Stated exercise:
Can you give back the part of the lines below that opens with the line containing "Which option among" and closes with the last line, with "framed photograph" replaced by "framed print" and everything else unchanged?

--- Start ---

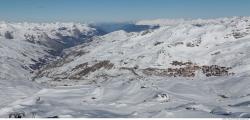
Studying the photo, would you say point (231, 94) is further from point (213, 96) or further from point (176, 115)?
point (176, 115)

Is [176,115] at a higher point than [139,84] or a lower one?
higher

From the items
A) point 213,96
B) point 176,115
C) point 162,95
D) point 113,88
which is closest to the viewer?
point 176,115

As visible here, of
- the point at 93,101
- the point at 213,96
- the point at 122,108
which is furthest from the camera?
the point at 213,96

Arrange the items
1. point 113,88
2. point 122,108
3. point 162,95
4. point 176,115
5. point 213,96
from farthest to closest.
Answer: point 113,88
point 213,96
point 162,95
point 122,108
point 176,115

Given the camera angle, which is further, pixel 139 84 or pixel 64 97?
pixel 139 84

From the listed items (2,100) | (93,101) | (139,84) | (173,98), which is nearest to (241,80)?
(139,84)

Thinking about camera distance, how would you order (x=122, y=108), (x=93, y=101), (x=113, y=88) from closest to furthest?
(x=122, y=108) < (x=93, y=101) < (x=113, y=88)

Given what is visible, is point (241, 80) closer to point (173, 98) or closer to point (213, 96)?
point (213, 96)

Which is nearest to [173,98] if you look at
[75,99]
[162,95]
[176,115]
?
[162,95]

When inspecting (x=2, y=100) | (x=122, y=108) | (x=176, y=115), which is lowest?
(x=2, y=100)
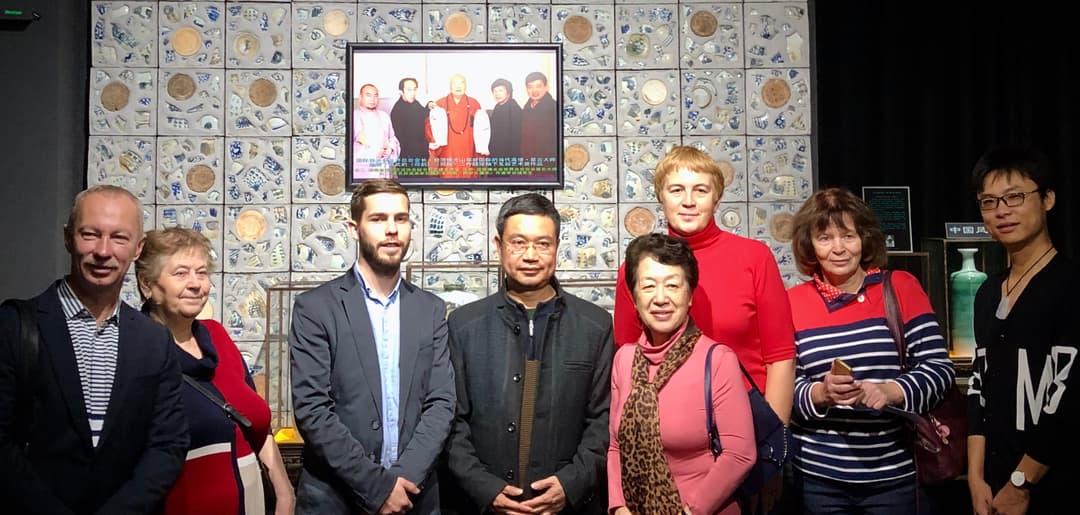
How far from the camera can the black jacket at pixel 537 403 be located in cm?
224

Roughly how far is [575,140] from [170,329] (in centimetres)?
237

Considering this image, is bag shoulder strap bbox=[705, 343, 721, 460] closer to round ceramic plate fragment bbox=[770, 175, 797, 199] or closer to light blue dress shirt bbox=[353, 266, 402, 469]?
light blue dress shirt bbox=[353, 266, 402, 469]

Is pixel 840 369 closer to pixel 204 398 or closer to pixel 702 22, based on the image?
pixel 204 398

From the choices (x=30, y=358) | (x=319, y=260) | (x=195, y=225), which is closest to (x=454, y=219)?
(x=319, y=260)

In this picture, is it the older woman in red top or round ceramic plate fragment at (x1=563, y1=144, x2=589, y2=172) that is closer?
the older woman in red top

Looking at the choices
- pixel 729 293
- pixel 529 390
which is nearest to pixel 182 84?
pixel 529 390

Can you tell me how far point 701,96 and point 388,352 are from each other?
8.11 feet

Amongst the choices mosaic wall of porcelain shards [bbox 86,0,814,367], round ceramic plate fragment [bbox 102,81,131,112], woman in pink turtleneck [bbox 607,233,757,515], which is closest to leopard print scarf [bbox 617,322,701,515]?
woman in pink turtleneck [bbox 607,233,757,515]

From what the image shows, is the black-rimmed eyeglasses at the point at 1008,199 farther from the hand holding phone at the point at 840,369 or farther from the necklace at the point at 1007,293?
the hand holding phone at the point at 840,369

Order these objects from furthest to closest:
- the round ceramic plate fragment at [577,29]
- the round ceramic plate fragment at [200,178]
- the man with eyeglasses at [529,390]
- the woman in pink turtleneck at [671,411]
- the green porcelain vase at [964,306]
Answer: the round ceramic plate fragment at [577,29]
the round ceramic plate fragment at [200,178]
the green porcelain vase at [964,306]
the man with eyeglasses at [529,390]
the woman in pink turtleneck at [671,411]

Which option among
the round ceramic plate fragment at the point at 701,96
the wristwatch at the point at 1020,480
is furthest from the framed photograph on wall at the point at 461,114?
the wristwatch at the point at 1020,480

--- End ---

Solution:
Which option among
the round ceramic plate fragment at the point at 701,96
the wristwatch at the point at 1020,480
is furthest from the framed print on wall at the point at 461,114?
the wristwatch at the point at 1020,480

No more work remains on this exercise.